What the task asks ▸ In the copy, include no images. Reproduce the entries exactly.

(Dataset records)
◆ ◆ ◆ ◆ ◆ ◆ ◆

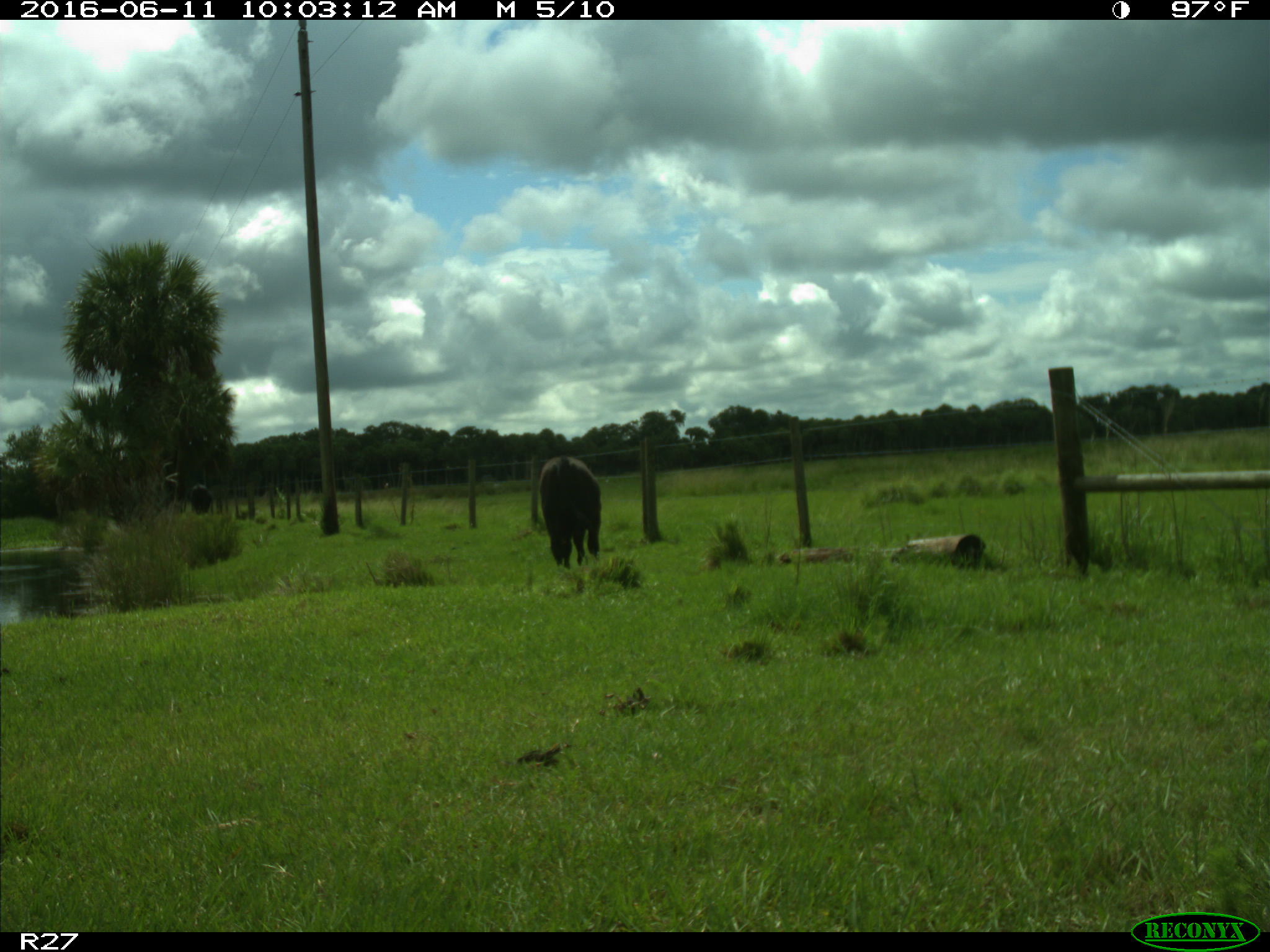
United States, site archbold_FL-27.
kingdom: Animalia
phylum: Chordata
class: Mammalia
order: Artiodactyla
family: Bovidae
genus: Bos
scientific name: Bos taurus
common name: domestic cow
Bos taurus (domestic cow).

◆ ◆ ◆ ◆ ◆ ◆ ◆

Exercise result ▸
United States, site archbold_FL-27.
kingdom: Animalia
phylum: Chordata
class: Mammalia
order: Artiodactyla
family: Bovidae
genus: Bos
scientific name: Bos taurus
common name: domestic cow
Bos taurus (domestic cow).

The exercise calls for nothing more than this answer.